* **PROBLEM**: In the piece about c-diff, which medication does the writer say started it all?

* **QUOTED PASSAGE**:
Whew, doggie. That was something. Bacteria . . . wow. The damage they can do, as all of us know. It won’t be the cockroaches that survive all of us, it will be the cockroach bacteria. These tiny, invisible destroyers of life will survive all, I’m afraid.

The ironic part of my story is that it started thanks to a medication – Nexium. To combat GERD, the stomach doctor prescribed up to 80mg a day, suppressing my stomach acid to the point the c-diff could flourish and take control. Down with the hearburn, up with the c-diff. Right now I have the heartburn of a dragon and feel like I could blow fire and take out a tree or two, though cars would be more fun because they explode. I’m afraid to take anything to reduce the acid in my system that’s helping to kill the c-diff. I’ll live with the heartburn over the c-diff.

Equilibrium, such an elusive dream most days.

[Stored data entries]

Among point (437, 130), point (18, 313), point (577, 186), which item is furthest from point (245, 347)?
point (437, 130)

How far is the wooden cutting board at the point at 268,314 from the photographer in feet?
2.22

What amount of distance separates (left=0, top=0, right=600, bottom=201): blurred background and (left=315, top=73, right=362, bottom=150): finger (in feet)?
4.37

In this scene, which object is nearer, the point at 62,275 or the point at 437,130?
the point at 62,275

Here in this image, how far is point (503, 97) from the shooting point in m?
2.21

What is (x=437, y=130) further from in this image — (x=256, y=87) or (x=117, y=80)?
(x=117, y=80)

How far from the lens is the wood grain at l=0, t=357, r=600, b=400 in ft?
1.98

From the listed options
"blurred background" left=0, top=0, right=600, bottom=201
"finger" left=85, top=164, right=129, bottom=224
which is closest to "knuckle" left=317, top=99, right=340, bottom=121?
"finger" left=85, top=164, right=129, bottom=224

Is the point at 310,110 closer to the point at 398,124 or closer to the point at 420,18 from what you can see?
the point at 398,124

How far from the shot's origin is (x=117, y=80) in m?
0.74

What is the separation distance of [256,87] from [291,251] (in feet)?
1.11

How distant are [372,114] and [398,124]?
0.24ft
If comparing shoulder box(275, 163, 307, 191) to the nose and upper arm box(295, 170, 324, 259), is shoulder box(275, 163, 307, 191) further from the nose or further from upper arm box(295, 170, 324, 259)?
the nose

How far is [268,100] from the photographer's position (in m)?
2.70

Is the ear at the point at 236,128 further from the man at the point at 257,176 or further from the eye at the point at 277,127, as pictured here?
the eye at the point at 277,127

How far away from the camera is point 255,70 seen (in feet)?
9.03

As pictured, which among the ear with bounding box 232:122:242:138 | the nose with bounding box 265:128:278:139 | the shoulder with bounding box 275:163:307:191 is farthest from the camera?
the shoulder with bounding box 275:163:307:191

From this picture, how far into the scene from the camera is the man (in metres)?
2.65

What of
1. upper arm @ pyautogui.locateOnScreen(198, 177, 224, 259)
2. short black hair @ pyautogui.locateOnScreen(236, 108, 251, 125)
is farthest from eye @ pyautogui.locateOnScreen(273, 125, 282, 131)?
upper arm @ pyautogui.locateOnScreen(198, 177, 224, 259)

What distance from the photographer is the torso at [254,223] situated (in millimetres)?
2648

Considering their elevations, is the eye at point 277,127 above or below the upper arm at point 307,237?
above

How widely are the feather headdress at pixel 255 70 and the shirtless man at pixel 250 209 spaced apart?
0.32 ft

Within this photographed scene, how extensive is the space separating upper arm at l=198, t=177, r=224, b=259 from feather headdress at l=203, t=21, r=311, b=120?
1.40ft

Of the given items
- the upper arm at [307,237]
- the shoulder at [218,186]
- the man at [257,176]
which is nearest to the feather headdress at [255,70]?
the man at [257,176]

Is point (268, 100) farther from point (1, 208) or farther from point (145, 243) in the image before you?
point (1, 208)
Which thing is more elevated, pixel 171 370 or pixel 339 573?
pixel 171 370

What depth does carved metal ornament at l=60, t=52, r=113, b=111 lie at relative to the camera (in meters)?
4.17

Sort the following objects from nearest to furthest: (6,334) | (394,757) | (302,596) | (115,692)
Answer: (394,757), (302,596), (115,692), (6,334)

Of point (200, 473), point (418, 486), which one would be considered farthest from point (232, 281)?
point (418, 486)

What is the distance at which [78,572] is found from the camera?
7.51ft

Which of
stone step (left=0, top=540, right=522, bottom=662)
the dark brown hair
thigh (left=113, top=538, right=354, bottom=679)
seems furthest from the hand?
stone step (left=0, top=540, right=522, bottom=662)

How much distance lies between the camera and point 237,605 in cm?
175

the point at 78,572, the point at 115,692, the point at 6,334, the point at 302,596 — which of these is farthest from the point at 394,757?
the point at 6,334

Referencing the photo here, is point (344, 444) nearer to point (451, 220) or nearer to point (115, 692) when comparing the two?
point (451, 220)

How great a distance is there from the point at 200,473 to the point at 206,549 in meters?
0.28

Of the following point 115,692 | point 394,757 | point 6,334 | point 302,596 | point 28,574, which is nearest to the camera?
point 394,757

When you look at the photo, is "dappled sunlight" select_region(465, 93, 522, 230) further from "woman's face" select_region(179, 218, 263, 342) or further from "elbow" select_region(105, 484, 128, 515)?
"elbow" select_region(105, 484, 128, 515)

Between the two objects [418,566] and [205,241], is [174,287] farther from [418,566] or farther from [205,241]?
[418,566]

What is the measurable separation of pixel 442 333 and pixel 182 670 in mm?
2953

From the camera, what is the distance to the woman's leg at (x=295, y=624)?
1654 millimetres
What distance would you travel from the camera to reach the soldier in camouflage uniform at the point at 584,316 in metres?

* **EXERCISE OUTPUT**: Nexium